# Set exercise
Can you print all of the records below word for word, changing nothing?

# Extracted material

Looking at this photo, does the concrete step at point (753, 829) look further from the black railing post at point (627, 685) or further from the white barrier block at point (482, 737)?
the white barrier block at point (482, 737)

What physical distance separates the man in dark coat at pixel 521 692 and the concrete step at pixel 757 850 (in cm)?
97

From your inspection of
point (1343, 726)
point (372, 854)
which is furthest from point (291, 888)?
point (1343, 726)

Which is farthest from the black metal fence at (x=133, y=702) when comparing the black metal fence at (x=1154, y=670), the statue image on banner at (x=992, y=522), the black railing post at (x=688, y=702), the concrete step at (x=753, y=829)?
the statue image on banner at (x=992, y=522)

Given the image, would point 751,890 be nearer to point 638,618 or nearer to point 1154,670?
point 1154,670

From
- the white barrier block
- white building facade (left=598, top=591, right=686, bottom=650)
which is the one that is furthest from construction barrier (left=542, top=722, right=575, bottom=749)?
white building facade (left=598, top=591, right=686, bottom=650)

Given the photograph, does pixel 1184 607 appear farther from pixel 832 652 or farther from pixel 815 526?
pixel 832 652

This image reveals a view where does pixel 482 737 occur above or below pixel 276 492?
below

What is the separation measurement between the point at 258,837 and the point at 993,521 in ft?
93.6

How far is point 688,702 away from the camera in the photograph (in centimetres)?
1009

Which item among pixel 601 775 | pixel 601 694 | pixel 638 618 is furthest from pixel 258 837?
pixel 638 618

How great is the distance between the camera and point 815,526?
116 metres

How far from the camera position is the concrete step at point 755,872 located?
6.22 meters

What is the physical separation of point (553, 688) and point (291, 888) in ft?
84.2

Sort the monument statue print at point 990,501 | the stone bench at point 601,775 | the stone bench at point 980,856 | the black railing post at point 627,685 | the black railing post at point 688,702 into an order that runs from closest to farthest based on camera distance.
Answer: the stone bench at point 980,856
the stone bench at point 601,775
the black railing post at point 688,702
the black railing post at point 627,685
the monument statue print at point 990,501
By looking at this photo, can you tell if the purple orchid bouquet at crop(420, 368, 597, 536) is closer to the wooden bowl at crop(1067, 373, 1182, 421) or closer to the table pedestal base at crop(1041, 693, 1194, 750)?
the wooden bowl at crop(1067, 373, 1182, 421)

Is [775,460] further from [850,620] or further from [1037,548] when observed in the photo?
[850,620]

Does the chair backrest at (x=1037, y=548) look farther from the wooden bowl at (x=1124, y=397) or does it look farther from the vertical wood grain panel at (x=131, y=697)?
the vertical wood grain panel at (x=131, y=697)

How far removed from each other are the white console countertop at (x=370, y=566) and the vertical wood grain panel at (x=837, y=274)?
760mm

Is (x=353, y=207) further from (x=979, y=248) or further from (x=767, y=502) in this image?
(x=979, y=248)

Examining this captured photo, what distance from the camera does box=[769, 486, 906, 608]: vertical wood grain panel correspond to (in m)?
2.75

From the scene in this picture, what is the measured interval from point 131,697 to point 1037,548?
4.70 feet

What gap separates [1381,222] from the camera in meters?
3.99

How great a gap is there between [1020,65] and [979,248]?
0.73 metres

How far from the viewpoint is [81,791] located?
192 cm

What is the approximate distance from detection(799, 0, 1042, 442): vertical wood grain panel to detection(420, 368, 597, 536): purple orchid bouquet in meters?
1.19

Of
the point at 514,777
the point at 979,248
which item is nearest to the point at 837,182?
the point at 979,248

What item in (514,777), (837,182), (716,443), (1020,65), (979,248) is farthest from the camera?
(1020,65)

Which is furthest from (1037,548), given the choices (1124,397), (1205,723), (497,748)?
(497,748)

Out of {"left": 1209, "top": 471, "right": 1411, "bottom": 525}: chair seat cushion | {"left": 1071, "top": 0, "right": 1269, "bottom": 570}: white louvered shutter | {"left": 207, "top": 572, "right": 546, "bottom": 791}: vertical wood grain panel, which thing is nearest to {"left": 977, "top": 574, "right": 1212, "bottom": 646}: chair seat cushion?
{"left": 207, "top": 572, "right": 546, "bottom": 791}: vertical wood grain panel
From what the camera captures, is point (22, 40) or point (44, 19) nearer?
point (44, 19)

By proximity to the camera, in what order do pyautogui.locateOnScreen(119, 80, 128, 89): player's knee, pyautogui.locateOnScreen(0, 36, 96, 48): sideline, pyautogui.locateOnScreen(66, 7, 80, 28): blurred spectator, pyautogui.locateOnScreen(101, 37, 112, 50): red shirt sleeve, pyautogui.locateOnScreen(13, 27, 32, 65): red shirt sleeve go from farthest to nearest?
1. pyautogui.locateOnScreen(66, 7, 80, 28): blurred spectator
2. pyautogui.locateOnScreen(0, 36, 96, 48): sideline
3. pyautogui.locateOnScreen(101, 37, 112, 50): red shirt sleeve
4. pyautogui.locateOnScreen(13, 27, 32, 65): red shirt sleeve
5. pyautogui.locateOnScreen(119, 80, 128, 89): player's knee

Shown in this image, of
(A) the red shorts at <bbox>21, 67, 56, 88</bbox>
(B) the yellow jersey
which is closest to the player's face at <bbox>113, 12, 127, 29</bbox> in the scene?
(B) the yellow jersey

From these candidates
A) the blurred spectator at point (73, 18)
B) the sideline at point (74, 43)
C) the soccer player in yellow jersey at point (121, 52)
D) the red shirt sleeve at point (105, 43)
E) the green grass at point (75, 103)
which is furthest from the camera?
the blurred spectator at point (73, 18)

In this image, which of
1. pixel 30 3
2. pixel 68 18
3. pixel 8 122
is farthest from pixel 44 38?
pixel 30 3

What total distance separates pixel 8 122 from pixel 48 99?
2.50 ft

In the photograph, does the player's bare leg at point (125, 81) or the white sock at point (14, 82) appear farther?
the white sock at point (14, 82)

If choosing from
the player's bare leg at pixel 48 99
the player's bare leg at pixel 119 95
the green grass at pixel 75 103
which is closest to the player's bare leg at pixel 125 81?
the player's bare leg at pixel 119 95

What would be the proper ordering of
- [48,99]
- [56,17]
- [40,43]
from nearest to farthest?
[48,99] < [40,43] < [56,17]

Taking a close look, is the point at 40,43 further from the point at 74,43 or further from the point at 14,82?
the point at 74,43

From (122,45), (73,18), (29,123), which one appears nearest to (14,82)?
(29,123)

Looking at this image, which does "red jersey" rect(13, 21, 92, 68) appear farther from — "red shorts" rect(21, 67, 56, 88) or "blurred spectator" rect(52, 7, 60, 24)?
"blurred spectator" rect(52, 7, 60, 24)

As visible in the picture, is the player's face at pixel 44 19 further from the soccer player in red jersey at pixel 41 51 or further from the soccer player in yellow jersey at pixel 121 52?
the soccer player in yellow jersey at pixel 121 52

# Exercise output
Looking at this photo, does the concrete step at point (753, 829) look further from the black railing post at point (627, 685) or further from the white barrier block at point (482, 737)?
the white barrier block at point (482, 737)

What physical distance separates the man in dark coat at pixel 521 692 and the concrete step at pixel 757 850 (in cm)?
97

From your inspection of
point (1343, 726)
point (372, 854)
which is furthest from point (291, 888)?
point (1343, 726)

Which is farthest from the black metal fence at (x=133, y=702) when comparing the black metal fence at (x=1154, y=670), the statue image on banner at (x=992, y=522), the black railing post at (x=688, y=702), the concrete step at (x=753, y=829)?
the statue image on banner at (x=992, y=522)

Given the image, would point 751,890 be nearer to point 638,618 or nearer to point 1154,670?
point 1154,670

From
- the white barrier block
- white building facade (left=598, top=591, right=686, bottom=650)
which is the one that is furthest from construction barrier (left=542, top=722, right=575, bottom=749)?
white building facade (left=598, top=591, right=686, bottom=650)

Given the photograph, does pixel 1184 607 appear farther from pixel 832 652 or farther from pixel 815 526?
pixel 832 652

This image reveals a view where does pixel 482 737 occur above or below pixel 276 492?
below

What is the separation measurement between the point at 258,837 and the point at 993,521 in ft?
93.6

How far is point 688,702 away from the camera in the photograph (in centimetres)?
1009

Which item among pixel 601 775 | pixel 601 694 | pixel 638 618 is furthest from pixel 258 837?
pixel 638 618

How great is the distance between the camera and point 815,526?
116 metres

How far from the camera position is the concrete step at point 755,872 located?
6.22 meters

What is the physical separation of point (553, 688) and point (291, 888) in ft?
84.2

Sort the monument statue print at point 990,501 | the stone bench at point 601,775 | the stone bench at point 980,856 | the black railing post at point 627,685 | the black railing post at point 688,702 into an order that runs from closest to farthest based on camera distance.
Answer: the stone bench at point 980,856
the stone bench at point 601,775
the black railing post at point 688,702
the black railing post at point 627,685
the monument statue print at point 990,501
By looking at this photo, can you tell if the purple orchid bouquet at crop(420, 368, 597, 536) is closer to the wooden bowl at crop(1067, 373, 1182, 421) or closer to the table pedestal base at crop(1041, 693, 1194, 750)?
the wooden bowl at crop(1067, 373, 1182, 421)

Is [775,460] further from [850,620] or further from [1037,548] when observed in the photo?
[850,620]

Does the chair backrest at (x=1037, y=548) look farther from the wooden bowl at (x=1124, y=397) or does it look farther from the vertical wood grain panel at (x=131, y=697)?
the vertical wood grain panel at (x=131, y=697)

How far removed from each other are the white console countertop at (x=370, y=566) and the vertical wood grain panel at (x=837, y=274)?
760mm

Is (x=353, y=207) further from (x=979, y=248) or further from (x=767, y=502) in this image?
(x=979, y=248)

Examining this captured photo, what distance from the camera does box=[769, 486, 906, 608]: vertical wood grain panel correspond to (in m)?
2.75

From the scene in this picture, what is the measured interval from point 131,697 to point 1037,548?
4.70 feet

What gap separates [1381,222] from the camera in meters?
3.99

How great a gap is there between [1020,65] and [979,248]?
0.73 metres

How far from the viewpoint is [81,791] located?
192 cm

What is the approximate distance from detection(799, 0, 1042, 442): vertical wood grain panel to detection(420, 368, 597, 536): purple orchid bouquet in meters?
1.19

Of
the point at 514,777
the point at 979,248
which item is nearest to the point at 837,182?
the point at 979,248

What item in (514,777), (837,182), (716,443), (1020,65), (979,248) is farthest from the camera?
(1020,65)

Which is furthest from (1037,548), given the choices (1124,397), (1205,723), (497,748)?
(497,748)

Out of {"left": 1209, "top": 471, "right": 1411, "bottom": 525}: chair seat cushion | {"left": 1071, "top": 0, "right": 1269, "bottom": 570}: white louvered shutter | {"left": 207, "top": 572, "right": 546, "bottom": 791}: vertical wood grain panel, which thing is nearest to {"left": 977, "top": 574, "right": 1212, "bottom": 646}: chair seat cushion?
{"left": 207, "top": 572, "right": 546, "bottom": 791}: vertical wood grain panel
From what the camera captures, is point (22, 40) or point (44, 19) nearer?
point (44, 19)

By proximity to the camera, in what order do pyautogui.locateOnScreen(119, 80, 128, 89): player's knee, pyautogui.locateOnScreen(0, 36, 96, 48): sideline, pyautogui.locateOnScreen(66, 7, 80, 28): blurred spectator, pyautogui.locateOnScreen(101, 37, 112, 50): red shirt sleeve, pyautogui.locateOnScreen(13, 27, 32, 65): red shirt sleeve go from farthest to nearest?
1. pyautogui.locateOnScreen(66, 7, 80, 28): blurred spectator
2. pyautogui.locateOnScreen(0, 36, 96, 48): sideline
3. pyautogui.locateOnScreen(101, 37, 112, 50): red shirt sleeve
4. pyautogui.locateOnScreen(13, 27, 32, 65): red shirt sleeve
5. pyautogui.locateOnScreen(119, 80, 128, 89): player's knee

Shown in this image, of
(A) the red shorts at <bbox>21, 67, 56, 88</bbox>
(B) the yellow jersey
which is closest to the player's face at <bbox>113, 12, 127, 29</bbox> in the scene?
(B) the yellow jersey

From these candidates
A) the blurred spectator at point (73, 18)
B) the sideline at point (74, 43)
C) the soccer player in yellow jersey at point (121, 52)
D) the red shirt sleeve at point (105, 43)
E) the green grass at point (75, 103)
which is furthest from the camera?
the blurred spectator at point (73, 18)

In this image, which of
1. pixel 30 3
2. pixel 68 18
3. pixel 8 122
is farthest from pixel 44 38?
pixel 30 3

What total distance separates pixel 8 122 from pixel 48 99?
2.50 ft

In the photograph, does the player's bare leg at point (125, 81) or the white sock at point (14, 82) appear farther?
the white sock at point (14, 82)

If choosing from
the player's bare leg at pixel 48 99
the player's bare leg at pixel 119 95
the green grass at pixel 75 103
which is closest to the player's bare leg at pixel 125 81?
the player's bare leg at pixel 119 95

What would be the proper ordering of
- [48,99]
- [56,17]
- [40,43]
from nearest to farthest?
[48,99] < [40,43] < [56,17]

Taking a close look, is the point at 40,43 further from the point at 74,43 or further from the point at 14,82?
the point at 74,43

From (122,45), (73,18), (29,123), which one appears nearest to (14,82)?
(29,123)

Looking at this image, which does "red jersey" rect(13, 21, 92, 68) appear farther from — "red shorts" rect(21, 67, 56, 88) or "blurred spectator" rect(52, 7, 60, 24)?
"blurred spectator" rect(52, 7, 60, 24)

As visible in the picture, is the player's face at pixel 44 19 further from the soccer player in red jersey at pixel 41 51 or further from the soccer player in yellow jersey at pixel 121 52?
the soccer player in yellow jersey at pixel 121 52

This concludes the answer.